● **Source records**:
- - - - - - -
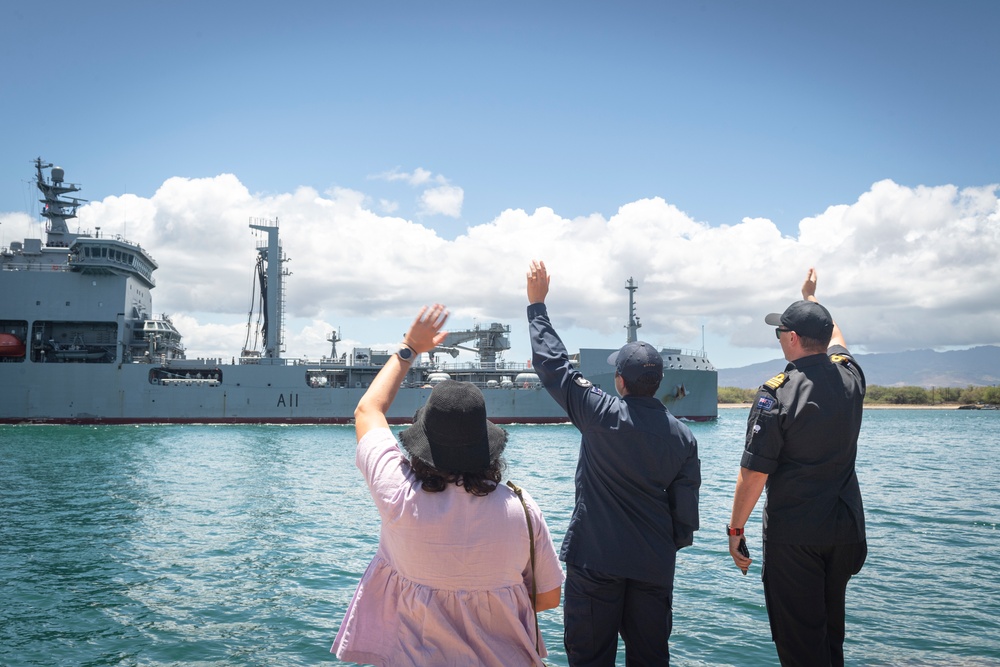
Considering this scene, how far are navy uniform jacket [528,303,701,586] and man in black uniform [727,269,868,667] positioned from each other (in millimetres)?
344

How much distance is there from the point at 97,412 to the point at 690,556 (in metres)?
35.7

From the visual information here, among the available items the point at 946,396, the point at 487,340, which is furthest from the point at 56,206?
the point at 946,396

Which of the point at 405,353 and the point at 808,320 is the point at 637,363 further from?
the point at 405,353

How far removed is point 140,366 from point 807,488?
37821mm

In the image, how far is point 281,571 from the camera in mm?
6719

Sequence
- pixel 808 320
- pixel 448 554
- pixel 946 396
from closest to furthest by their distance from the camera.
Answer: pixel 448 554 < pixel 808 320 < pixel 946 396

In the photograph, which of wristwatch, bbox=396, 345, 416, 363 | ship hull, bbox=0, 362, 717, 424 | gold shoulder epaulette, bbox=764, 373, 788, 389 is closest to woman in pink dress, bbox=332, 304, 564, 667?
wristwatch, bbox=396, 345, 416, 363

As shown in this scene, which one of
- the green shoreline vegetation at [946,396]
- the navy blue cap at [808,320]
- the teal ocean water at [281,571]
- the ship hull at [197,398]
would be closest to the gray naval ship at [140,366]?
- - - - - - -
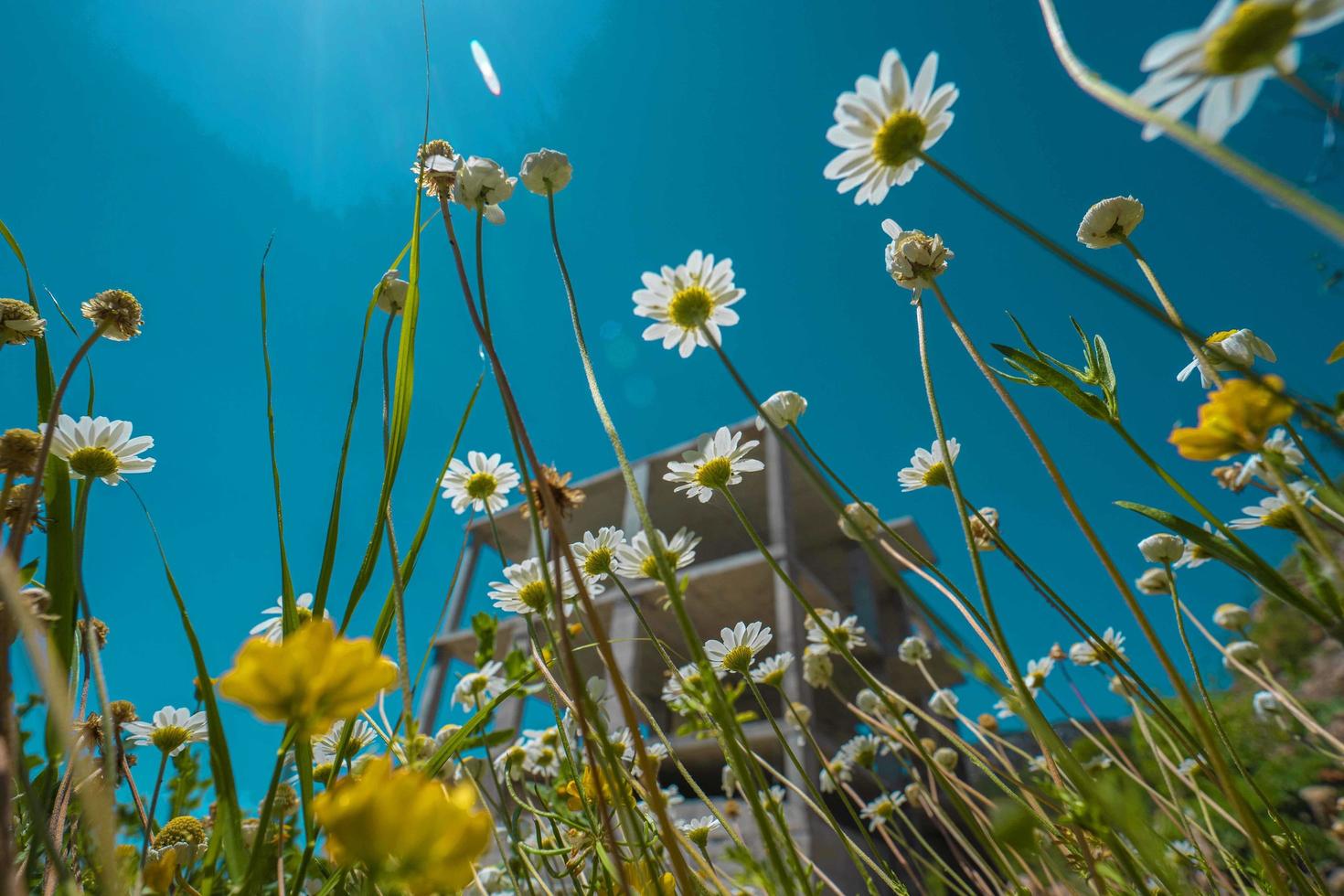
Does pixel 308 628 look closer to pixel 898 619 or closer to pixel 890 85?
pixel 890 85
- - - - - - -
● **Goal of the exercise**:
Count the lines of the material above that contain the string "ship". Reply with only that number.

● **Solution**:
3